**Excerpted data:**
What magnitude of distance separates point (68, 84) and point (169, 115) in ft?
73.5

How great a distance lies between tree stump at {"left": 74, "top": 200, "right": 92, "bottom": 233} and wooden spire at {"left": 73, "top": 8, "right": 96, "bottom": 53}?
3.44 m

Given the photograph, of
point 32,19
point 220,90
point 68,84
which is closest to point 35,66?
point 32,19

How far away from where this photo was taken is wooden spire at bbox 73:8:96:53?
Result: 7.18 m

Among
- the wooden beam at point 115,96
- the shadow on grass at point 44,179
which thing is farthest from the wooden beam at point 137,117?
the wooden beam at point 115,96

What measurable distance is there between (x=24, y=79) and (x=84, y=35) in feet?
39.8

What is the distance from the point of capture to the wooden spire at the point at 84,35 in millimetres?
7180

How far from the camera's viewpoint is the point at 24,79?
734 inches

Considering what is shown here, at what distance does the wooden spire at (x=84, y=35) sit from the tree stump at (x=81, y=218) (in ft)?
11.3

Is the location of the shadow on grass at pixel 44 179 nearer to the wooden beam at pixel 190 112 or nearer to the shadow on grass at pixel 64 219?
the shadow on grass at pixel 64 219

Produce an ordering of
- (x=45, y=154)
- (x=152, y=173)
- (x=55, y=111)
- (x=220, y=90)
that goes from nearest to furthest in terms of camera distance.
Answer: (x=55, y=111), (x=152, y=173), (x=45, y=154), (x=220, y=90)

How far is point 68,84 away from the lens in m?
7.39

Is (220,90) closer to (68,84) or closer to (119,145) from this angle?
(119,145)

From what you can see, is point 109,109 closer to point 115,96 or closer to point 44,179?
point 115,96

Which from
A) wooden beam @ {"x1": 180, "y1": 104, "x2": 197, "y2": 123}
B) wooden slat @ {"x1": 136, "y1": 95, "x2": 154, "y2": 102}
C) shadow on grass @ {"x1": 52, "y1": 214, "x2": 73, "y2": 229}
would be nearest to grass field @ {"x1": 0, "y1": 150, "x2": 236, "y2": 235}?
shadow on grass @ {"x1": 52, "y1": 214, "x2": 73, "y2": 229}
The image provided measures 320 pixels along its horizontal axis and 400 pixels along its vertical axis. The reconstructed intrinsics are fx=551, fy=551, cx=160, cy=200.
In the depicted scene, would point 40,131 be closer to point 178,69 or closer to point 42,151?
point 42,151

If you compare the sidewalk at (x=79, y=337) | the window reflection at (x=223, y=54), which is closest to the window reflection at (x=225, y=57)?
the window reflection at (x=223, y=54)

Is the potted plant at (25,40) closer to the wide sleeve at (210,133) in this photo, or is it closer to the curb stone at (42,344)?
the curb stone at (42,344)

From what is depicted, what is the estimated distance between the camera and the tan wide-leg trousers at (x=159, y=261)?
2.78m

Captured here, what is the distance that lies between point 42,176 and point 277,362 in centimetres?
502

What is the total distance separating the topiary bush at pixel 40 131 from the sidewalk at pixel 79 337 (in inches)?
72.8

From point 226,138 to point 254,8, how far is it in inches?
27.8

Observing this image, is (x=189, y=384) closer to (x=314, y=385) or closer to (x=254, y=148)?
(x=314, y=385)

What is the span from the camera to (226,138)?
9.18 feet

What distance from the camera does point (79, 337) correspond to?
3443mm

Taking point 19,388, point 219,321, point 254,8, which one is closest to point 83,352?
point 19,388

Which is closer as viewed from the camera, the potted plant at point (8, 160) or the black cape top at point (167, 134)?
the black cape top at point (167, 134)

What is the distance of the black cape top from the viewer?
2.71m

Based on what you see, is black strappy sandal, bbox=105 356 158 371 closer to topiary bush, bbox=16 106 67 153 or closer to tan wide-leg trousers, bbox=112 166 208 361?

**Goal of the exercise:** Rewrite the rows above with "wooden spire" replaced by "wooden tower" everywhere it occurs, keeping everything else the same.

**Task solution:**
What magnitude of distance separates point (68, 84) and point (169, 115) in ft?
73.5

How great a distance lies between tree stump at {"left": 74, "top": 200, "right": 92, "bottom": 233} and wooden tower at {"left": 73, "top": 8, "right": 96, "bottom": 53}?
3.44 m

Given the photograph, of
point 32,19
point 220,90
point 68,84
which is closest to point 35,66?
point 32,19

How far away from where this photo was taken is wooden tower at bbox 73:8:96:53?
Result: 7.18 m

Among
- the wooden beam at point 115,96
- the shadow on grass at point 44,179
which thing is farthest from the wooden beam at point 137,117?
the wooden beam at point 115,96

What measurable distance is there between (x=24, y=79) and (x=84, y=35) in feet?
39.8

What is the distance from the point of capture to the wooden tower at the point at 84,35 in millimetres?
7180

How far from the camera's viewpoint is the point at 24,79?
734 inches

Considering what is shown here, at what distance does the wooden tower at (x=84, y=35) sit from the tree stump at (x=81, y=218) (in ft)?
11.3

Is the location of the shadow on grass at pixel 44 179 nearer to the wooden beam at pixel 190 112 or nearer to the shadow on grass at pixel 64 219?
the shadow on grass at pixel 64 219

Produce an ordering of
- (x=45, y=154)
- (x=152, y=173)
- (x=55, y=111)
- (x=220, y=90)
that goes from nearest to furthest in terms of camera distance.
Answer: (x=55, y=111), (x=152, y=173), (x=45, y=154), (x=220, y=90)

How far is point 68,84 away from the lens in m?
7.39

Is (220,90) closer to (68,84) or closer to (119,145) from this angle?
(119,145)

From what you can see, is point 109,109 closer to point 115,96 or closer to point 44,179?
point 115,96

Which from
A) wooden beam @ {"x1": 180, "y1": 104, "x2": 197, "y2": 123}
B) wooden slat @ {"x1": 136, "y1": 95, "x2": 154, "y2": 102}
C) shadow on grass @ {"x1": 52, "y1": 214, "x2": 73, "y2": 229}
would be nearest to grass field @ {"x1": 0, "y1": 150, "x2": 236, "y2": 235}?
shadow on grass @ {"x1": 52, "y1": 214, "x2": 73, "y2": 229}
The image provided measures 320 pixels along its horizontal axis and 400 pixels along its vertical axis. The reconstructed intrinsics are fx=551, fy=551, cx=160, cy=200.
In the depicted scene, would point 40,131 be closer to point 178,69 or closer to point 42,151?
point 42,151

If you compare the sidewalk at (x=79, y=337) | the window reflection at (x=223, y=54), which is closest to the window reflection at (x=225, y=57)?
the window reflection at (x=223, y=54)

Is the potted plant at (25,40) closer to the wide sleeve at (210,133) in this photo, or is it closer to the curb stone at (42,344)?
the curb stone at (42,344)

From what is depicted, what is the estimated distance between the camera and the tan wide-leg trousers at (x=159, y=261)?
2.78m

Captured here, what is the distance that lies between point 42,176 and point 277,362 in centimetres?
502

What is the total distance separating the topiary bush at pixel 40 131 from the sidewalk at pixel 79 337 (in inches)?
72.8

From point 226,138 to point 254,8, how far is it in inches?
27.8

Observing this image, is (x=189, y=384) closer to (x=314, y=385) or closer to (x=254, y=148)?
(x=314, y=385)

What is the span from the camera to (226,138)?
9.18 feet

What distance from the camera does point (79, 337) correspond to?
3443mm

Taking point 19,388, point 219,321, point 254,8, which one is closest to point 83,352?
point 19,388

Which is closer as viewed from the camera, the potted plant at point (8, 160) or the black cape top at point (167, 134)?
the black cape top at point (167, 134)

What is the distance of the black cape top from the viewer?
2.71m

Based on what you see, is black strappy sandal, bbox=105 356 158 371 closer to topiary bush, bbox=16 106 67 153 or closer to tan wide-leg trousers, bbox=112 166 208 361?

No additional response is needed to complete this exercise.